When a bride walks down the aisle in her carefully chosen wedding gown, these days she may be accompanied by the family dog wearing matching attire.
“In the summer, I sell at least one wedding dress each week,” said Suzanne Crosier, who makes pet clothes in the game room of her home under the business name Chic Doggie Boutique.
The dog bridal dresses can be custom-made to mimic the style of the actual bride’s gown. Pricier ones often have pearls and other embellishments hand-sewn into the design. They sell for $25 to $60 and usually take one to three hours to make.
Crosier and her husband, Dean, have sold more than 800 dog outfits since they started in July 2012. Business continues to pick up for them and for other pet clothing companies as more and more dog owners — and to a lesser degree owners of cats and even miniature pigs — dress their pets in increasingly elaborate clothes and costumes.
Do a Google search for “clothes for dogs” and you’ll get about 66 million results. Do a search for “handmade clothes for dogs,” and results total 1.15 million, including the Crosiers’ boutique and Etsy, a popular website where the Crosiers also sell their wares.
The American Pet Products Association estimates that more than $60 billion will be spent on pets this year.
“More than 90 percent of people consider dogs part of their family,” said Mikkel Becker, resident trainer for Vetstreet.com. She said while the practice of dressing up pets is often “funny,” she emphasized that clothes should never be forced on any animal that gets stressed when dressed.
Even designer Ralph Lauren has dressed dogs in his high-end label. Collaborating with the American Society for the Prevention of Cruelty to Animals, the fashion icon put his designer clothes on shelter and rescue dogs for a successful and innovative short film campaign in 2013 called “The Dog Walk.” All of the dogs were quickly adopted.
“I started doing this because I thought it was cute and because many of the clothes sold in stores are poor-quality,” Suzanne Crosier said.
The Crosiers make pet clothes for all occasions. Halloween, Thanksgiving and Christmas are the busiest seasons. The couple have had orders for dog dresses for Hanukkah and Passover, and one customer ordered a fancy dress for what she called “ a doggy prom.”
In addition to bridal outfits, the Crosiers make bridesmaid and flower girl dresses for canine members of the wedding party and tuxedos and bow ties for male dogs.
The couple also make pajamas and fleece coats, often with the logos of Steelers and other sports teams. Prices range from $15 to $60, and their website offers sales and coupons.
Last year the couple added rhinestone collars in a wide array of colors. They’re $20 for small dogs and $30 for larger ones.
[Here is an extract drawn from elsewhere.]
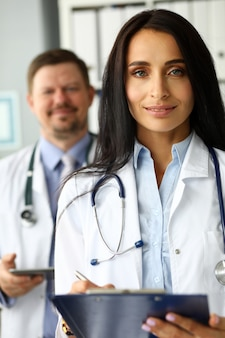Group of smiling gp standing in office in line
The Crosiers do most of their selling on the Internet but said they also do a good business at pet expos, where customers can try the clothes on their pets. At such shows, the Crosiers are able to measure pets for a custom fit. Fluffy or Fido will get the outfit in the mail in about a week.
Dean Crosier works full time. Suzanne recently retired from her hospital nursing job to work on their growing business. She does all of the sewing and embroidering. When Dean gets home at night, he cuts patterns, makes the jeweled collars and handles the packing and shipping.
Yorkshire terriers, Maltese, Shih Tzu, poodles, cocker spaniels and pugs appear to be the best customers, but the couple said they can tailor for most breeds.
The models on their website and Facebook page are the Crosiers’ dogs: three Yorkshire terriers — Tootsie, 4; Boomer, 11 months, and Trixie, 19 weeks — and a Chihuahua-papillon mix named Ozzie, 5.
Boomer and Ozzie are males and model hoodies and denim overalls that were added to the line when customers demanded more clothes for male pets. The popular denim overalls cost $30 and “are a lot more work than the dresses,” Suzanne said.
Most of the chic boutique dresses are for dogs weighing 30 pounds or less. But adjustments can be made to the patterns — lengthened for the long bodies of dachshunds, for instance. Patterns have been modified to fit two 60-pound bulldogs and for a smallish Labrador retriever that “works” in a West Coast day-care center.
The dog dresses are so beautiful that the Crosiers often are asked if the same dresses can be made for customers’ children and grandchildren.
“I tell them, ‘No, not unless you want their butts to hang out,’ ” Suzanne Crosier said.